Could you repeat every line below exactly, skipping the images?
####################
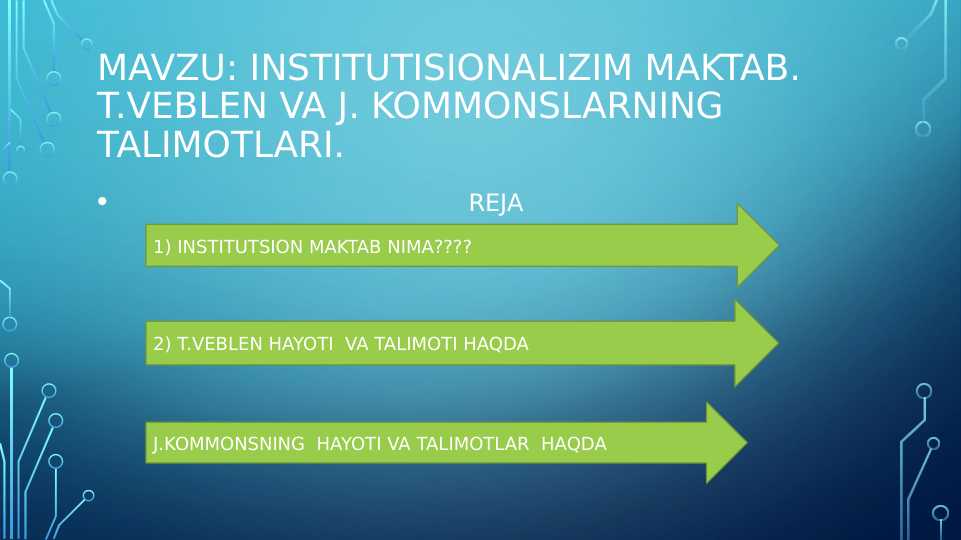 MAVZU: INSTITUTISIONALIZIM MAKTAB. T.VEBLEN VA J. KOMMONSLARNING TALIMOTLARI.

• REJA

1) INSTITUTSION MAKTAB NIMA????

2) T.VEBLEN HAYOTI VA TALIMOTI HAQDA

J.KOMMONSNING HAYOTI VA TALIMOTLAR HAQDA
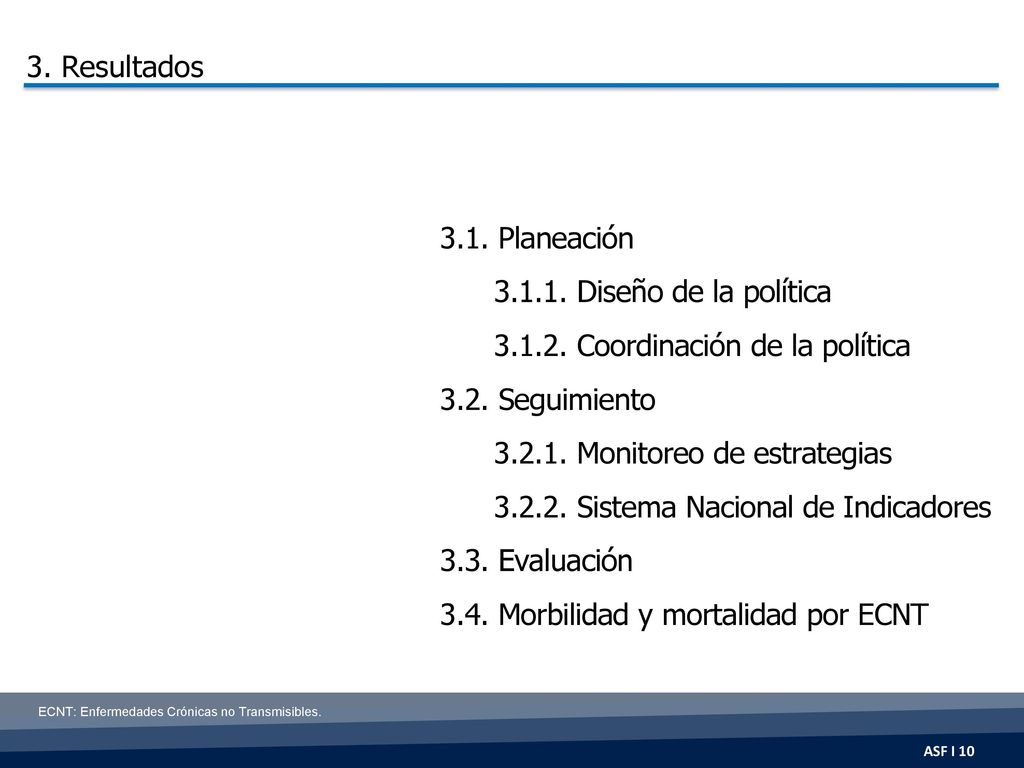 3. Resultados

3.1. Planeación

3.1.1. Diseño de la política

3.1.2. Coordinación de la política

3.2. Seguimiento

3.2.1. Monitoreo de estrategias

3.2.2. Sistema Nacional de Indicadores

3.3. Evaluación

3.4. Morbilidad y mortalidad por ECNT

ECNT: Enfermedades Crónicas no Transmisibles.

ASF I 10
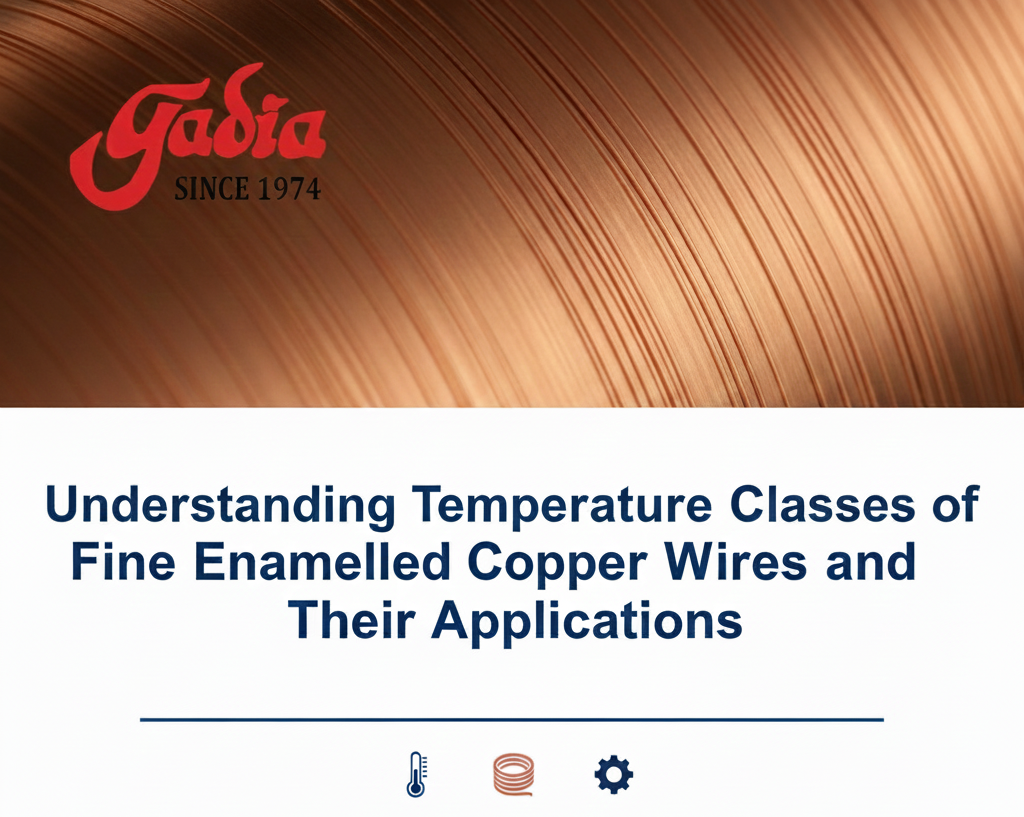 Gadia
SINCE 1974

Understanding Temperature Classes of Fine Enamelled Copper Wires and Their Applications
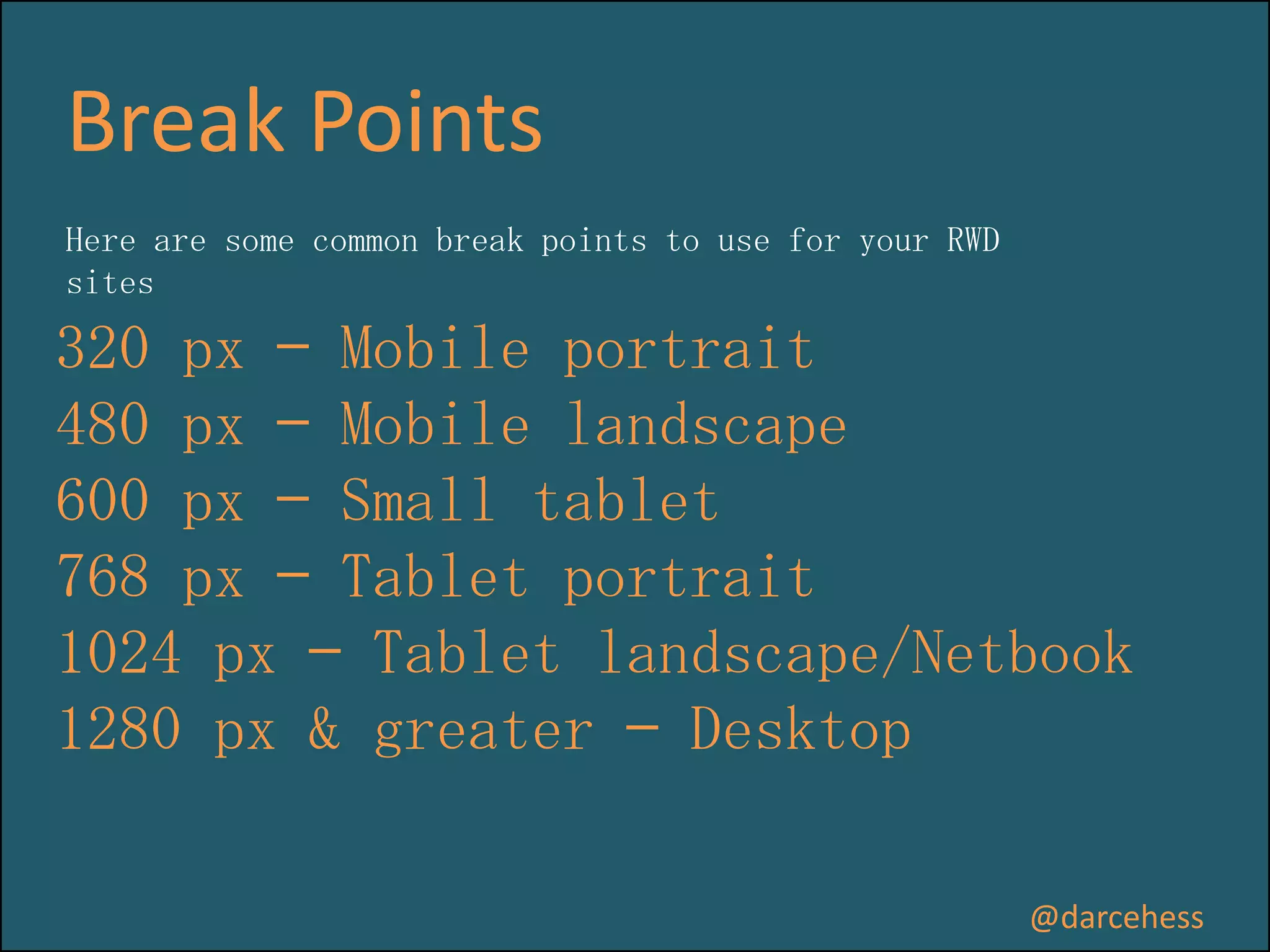 Break Points

Here are some common break points to use for your RWD sites

320 px – Mobile portrait
480 px – Mobile landscape
600 px – Small tablet
768 px – Tablet portrait
1024 px – Tablet landscape/Netbook
1280 px & greater – Desktop

@darcehess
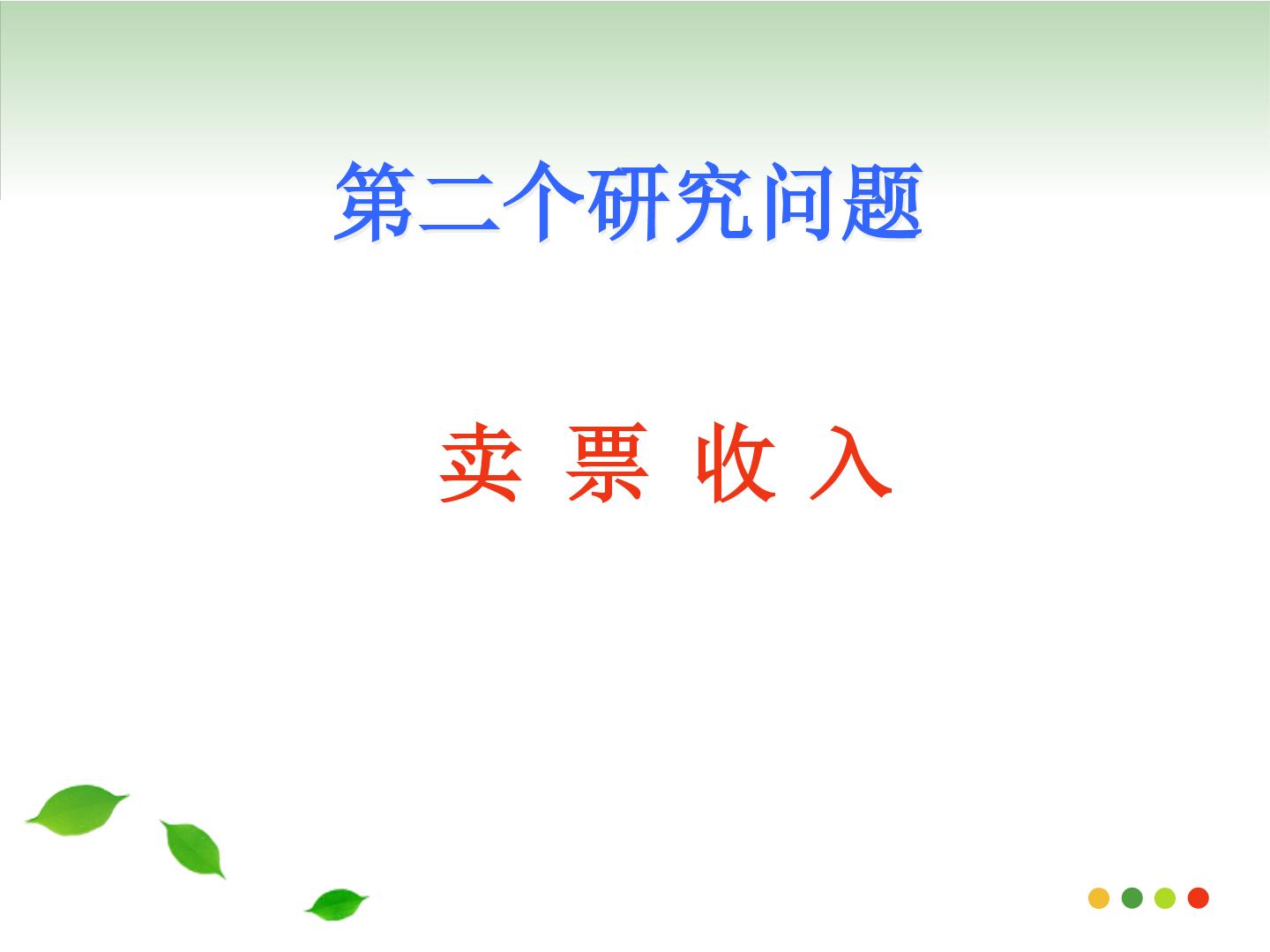 第二个研究问题

卖 票 收 入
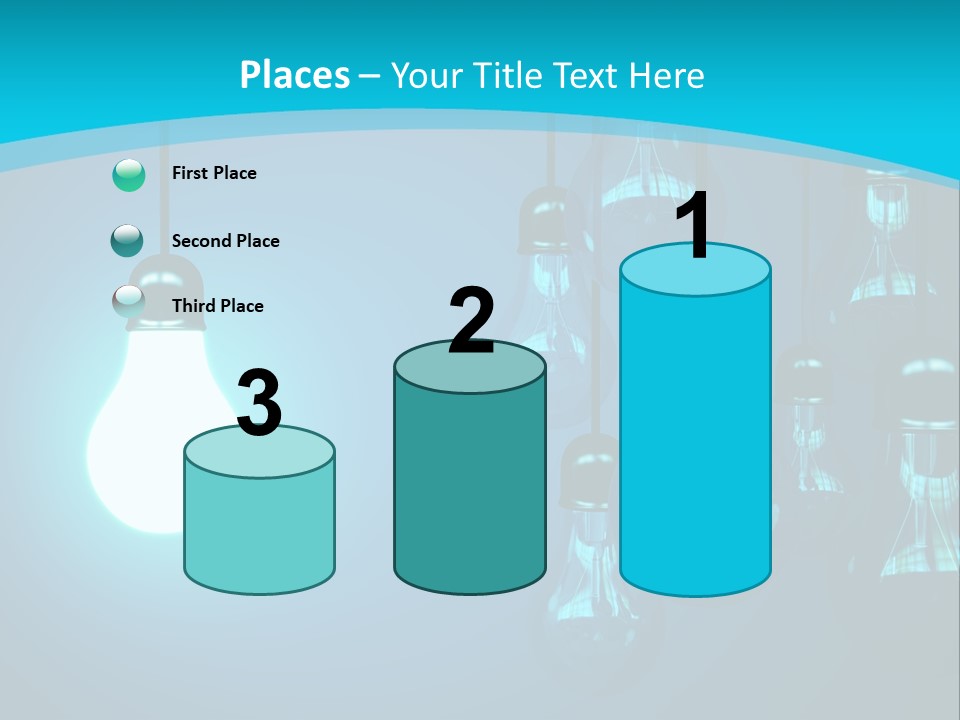 Places – Your Title Text Here

First Place

Second Place

Third Place

3

2

1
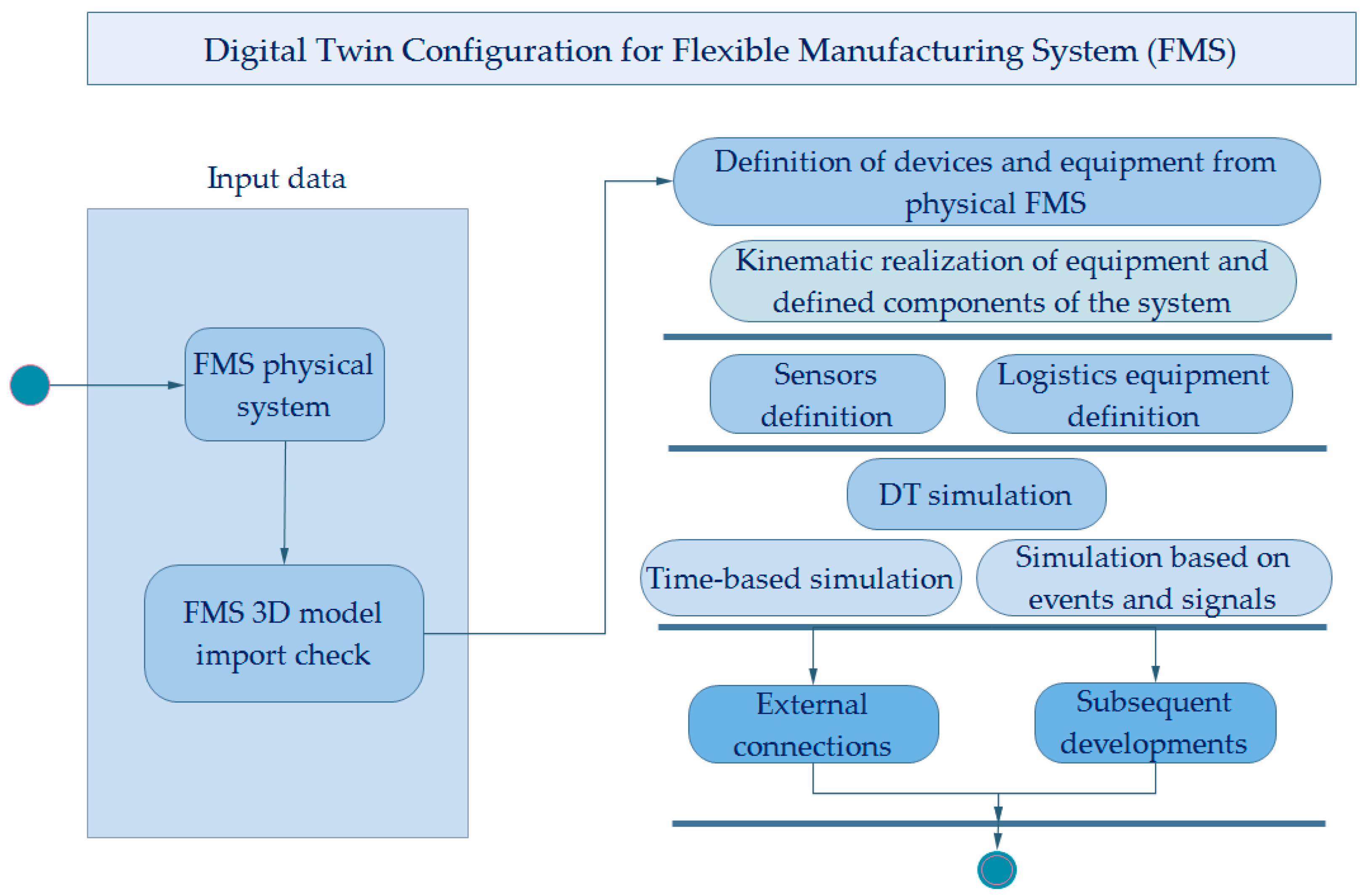 Digital Twin Configuration for Flexible Manufacturing System (FMS)

Input data

FMS physical system

FMS 3D model import check

Definition of devices and equipment from physical FMS

Kinematic realization of equipment and defined components of the system

Sensors definition

Logistics equipment definition

DT simulation

Time-based simulation

Simulation based on events and signals

External connections

Subsequent developments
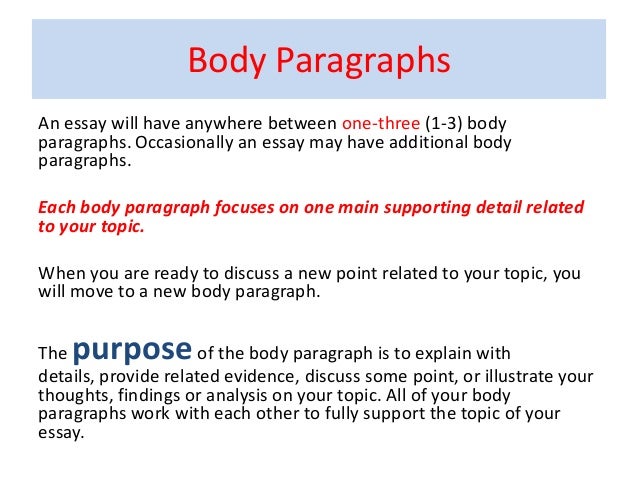 Body Paragraphs

An essay will have anywhere between one-three (1-3) body paragraphs. Occasionally an essay may have additional body paragraphs.

Each body paragraph focuses on one main supporting detail related to your topic.

When you are ready to discuss a new point related to your topic, you will move to a new body paragraph.

The purpose of the body paragraph is to explain with details, provide related evidence, discuss some point, or illustrate your thoughts, findings or analysis on your topic. All of your body paragraphs work with each other to fully support the topic of your essay.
####################
__Output below__
 MAVZU: INSTITUTISIONALIZIM MAKTAB. T.VEBLEN VA J. KOMMONSLARNING TALIMOTLARI.

• REJA

1) INSTITUTSION MAKTAB NIMA????

2) T.VEBLEN HAYOTI VA TALIMOTI HAQDA

J.KOMMONSNING HAYOTI VA TALIMOTLAR HAQDA
 3. Resultados

3.1. Planeación

3.1.1. Diseño de la política

3.1.2. Coordinación de la política

3.2. Seguimiento

3.2.1. Monitoreo de estrategias

3.2.2. Sistema Nacional de Indicadores

3.3. Evaluación

3.4. Morbilidad y mortalidad por ECNT

ECNT: Enfermedades Crónicas no Transmisibles.

ASF I 10
 Gadia
SINCE 1974

Understanding Temperature Classes of Fine Enamelled Copper Wires and Their Applications
 Break Points

Here are some common break points to use for your RWD sites

320 px – Mobile portrait
480 px – Mobile landscape
600 px – Small tablet
768 px – Tablet portrait
1024 px – Tablet landscape/Netbook
1280 px & greater – Desktop

@darcehess
 第二个研究问题

卖 票 收 入
 Places – Your Title Text Here

First Place

Second Place

Third Place

3

2

1
 Digital Twin Configuration for Flexible Manufacturing System (FMS)

Input data

FMS physical system

FMS 3D model import check

Definition of devices and equipment from physical FMS

Kinematic realization of equipment and defined components of the system

Sensors definition

Logistics equipment definition

DT simulation

Time-based simulation

Simulation based on events and signals

External connections

Subsequent developments
 Body Paragraphs

An essay will have anywhere between one-three (1-3) body paragraphs. Occasionally an essay may have additional body paragraphs.

Each body paragraph focuses on one main supporting detail related to your topic.

When you are ready to discuss a new point related to your topic, you will move to a new body paragraph.

The purpose of the body paragraph is to explain with details, provide related evidence, discuss some point, or illustrate your thoughts, findings or analysis on your topic. All of your body paragraphs work with each other to fully support the topic of your essay.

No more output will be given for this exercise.